AAUP president vows to counter Trump administration's higher education policies
The president of the American Association of University Professors (AAUP) expressed disappointment in the 2024 election results, voicing concerns over the future of higher education under the Trump administration.
AAUP President Todd Wolfson emphasized the importance of defending academic freedom and committed to countering policies he sees as threats to public education.
The president of the American Association of University Professors (AAUP) recently issued a statement calling the results of the 2024 election “disappointing” and committing to work against some of the Trump administration’s policy prescriptions.
“While the results of this presidential election are disappointing, we remain steadfast in our commitment to our principles and ensuring that future generations of Americans are afforded the opportunity that higher education provides,” stated AAUP President Todd Wolfson on Nov. 7.
“We are deeply concerned that the ongoing crisis in higher education of declining public funding, ballooning student debt, and attacks on academic freedom, will only be intensified under the incoming administration,” Wolfson’s statement continued. “Without a thriving, inclusive higher education system that serves the public good, the majority of Americans will be excluded from meaningful participation in our democracy and this country will move backwards.”
“The AAUP is committed to defending our campuses and the mission of higher education through organizing our communities to face the challenges that lie ahead,” Wolfson concluded. “Our collective power is needed now more than ever.”
Inside Higher Ed has reported that Wolfson called JD Vance a “fascist.”
Wolfson’s statement was critiqued by Alex Morey, the vice president of campus advocacy for the Foundation for Individual Rights and Expression (FIRE).
Morey asserted that Wolfson’s statement “is the latest in the AAUP’s lockstep abandonment of its founding nonpartisan principles” which “has ramped up significantly under its new president and the highly partisan Committee A on Academic Freedom and Tenure.”
“Faculty who’ve long relied on the AAUP for its principled academic freedom advice should look elsewhere,” Morey added.
For his part, Wolfson has admitted that he is not attempting to be neutral. “There are massive political intrusions coming on, coming at us around academic freedom,” Wolfson has said. “There’s no way to be a neutral arbiter. We must stand for things in this environment.”
“The growth of repressive forces in American society, much of which is visible on the campus itself, is a source of continuing and acute alarm to the American Association of University Professors,” said Kelly Benjamin, media relations officer for AAUP, in an email to Campus Reform.
“The AAUP reaffirms our determination to preserve conditions for academic freedom and free expression in pursuit of truth,” Benjamin added. “We call on the academic community to resist all public & private assaults against this principle.”
Washington University in St.
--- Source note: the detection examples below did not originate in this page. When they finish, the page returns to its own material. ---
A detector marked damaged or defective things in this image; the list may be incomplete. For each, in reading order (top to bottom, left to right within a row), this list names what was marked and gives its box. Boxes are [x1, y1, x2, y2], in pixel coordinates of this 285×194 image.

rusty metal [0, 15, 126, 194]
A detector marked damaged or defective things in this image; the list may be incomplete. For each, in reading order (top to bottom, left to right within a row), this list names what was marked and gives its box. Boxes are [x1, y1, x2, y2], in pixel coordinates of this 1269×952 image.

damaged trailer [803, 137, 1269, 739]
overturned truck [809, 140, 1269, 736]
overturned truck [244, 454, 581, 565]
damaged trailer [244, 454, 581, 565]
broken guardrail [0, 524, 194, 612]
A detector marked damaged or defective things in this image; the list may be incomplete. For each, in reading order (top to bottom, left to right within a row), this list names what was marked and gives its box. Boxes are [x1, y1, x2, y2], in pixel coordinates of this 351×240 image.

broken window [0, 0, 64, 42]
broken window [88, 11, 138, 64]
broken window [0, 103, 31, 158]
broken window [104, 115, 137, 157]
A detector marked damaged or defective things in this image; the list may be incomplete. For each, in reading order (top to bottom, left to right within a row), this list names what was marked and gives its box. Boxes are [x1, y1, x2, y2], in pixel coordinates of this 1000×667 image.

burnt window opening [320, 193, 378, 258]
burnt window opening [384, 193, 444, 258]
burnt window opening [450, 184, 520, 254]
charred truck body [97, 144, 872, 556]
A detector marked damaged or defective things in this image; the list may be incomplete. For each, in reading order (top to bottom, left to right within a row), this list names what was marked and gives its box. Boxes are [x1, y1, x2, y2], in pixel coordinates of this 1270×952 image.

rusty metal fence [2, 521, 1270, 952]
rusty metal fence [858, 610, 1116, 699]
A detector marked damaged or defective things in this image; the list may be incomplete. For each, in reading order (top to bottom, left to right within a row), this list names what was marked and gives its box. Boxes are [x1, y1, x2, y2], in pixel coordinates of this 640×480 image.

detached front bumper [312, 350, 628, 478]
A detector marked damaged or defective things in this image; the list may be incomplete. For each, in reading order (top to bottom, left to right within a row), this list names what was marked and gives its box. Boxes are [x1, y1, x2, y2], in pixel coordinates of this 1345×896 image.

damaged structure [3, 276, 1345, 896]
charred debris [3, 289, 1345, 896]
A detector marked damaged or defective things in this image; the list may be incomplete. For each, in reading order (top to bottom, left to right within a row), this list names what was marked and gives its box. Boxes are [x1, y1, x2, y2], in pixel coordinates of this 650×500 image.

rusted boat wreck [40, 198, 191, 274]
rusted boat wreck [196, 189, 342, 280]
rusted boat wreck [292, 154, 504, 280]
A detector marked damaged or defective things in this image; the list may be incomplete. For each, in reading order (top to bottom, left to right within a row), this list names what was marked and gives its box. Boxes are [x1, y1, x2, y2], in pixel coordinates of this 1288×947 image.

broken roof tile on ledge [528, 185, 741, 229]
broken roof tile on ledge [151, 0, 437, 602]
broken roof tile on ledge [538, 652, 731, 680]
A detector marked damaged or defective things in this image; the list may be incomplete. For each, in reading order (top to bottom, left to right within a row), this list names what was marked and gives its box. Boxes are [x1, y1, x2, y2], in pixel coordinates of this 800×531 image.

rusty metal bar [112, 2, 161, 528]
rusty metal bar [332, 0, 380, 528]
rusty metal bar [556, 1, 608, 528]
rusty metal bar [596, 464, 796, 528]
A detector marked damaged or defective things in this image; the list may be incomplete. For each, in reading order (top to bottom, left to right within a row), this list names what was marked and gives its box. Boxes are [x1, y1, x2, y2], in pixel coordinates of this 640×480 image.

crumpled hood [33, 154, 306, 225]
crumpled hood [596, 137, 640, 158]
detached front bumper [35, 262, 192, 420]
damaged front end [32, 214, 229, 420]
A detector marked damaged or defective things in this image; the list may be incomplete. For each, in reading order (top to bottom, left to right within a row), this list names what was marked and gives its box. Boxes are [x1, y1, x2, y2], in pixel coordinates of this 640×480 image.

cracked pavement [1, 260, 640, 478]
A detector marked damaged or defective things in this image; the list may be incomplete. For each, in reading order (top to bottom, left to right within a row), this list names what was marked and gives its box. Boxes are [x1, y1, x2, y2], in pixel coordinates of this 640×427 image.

Louis offered counseling for those with anxiety over the election and Dartmouth College’s “Democratic Listening Circle” and “Decompress Dinner.”
One Michigan State University professor reportedly sent an email to her students in which she offered “free bonus points” to students who came to class the day after the election.
“It is unbelievable to me that so many Americans are so utterly naive and would fall for this and support misogyny, racism, xenophobia, hate, and violence,” the professor wrote in the email.
Campus Reform has contacted the American Association of University Professors for comment. This article will be updated accordingly.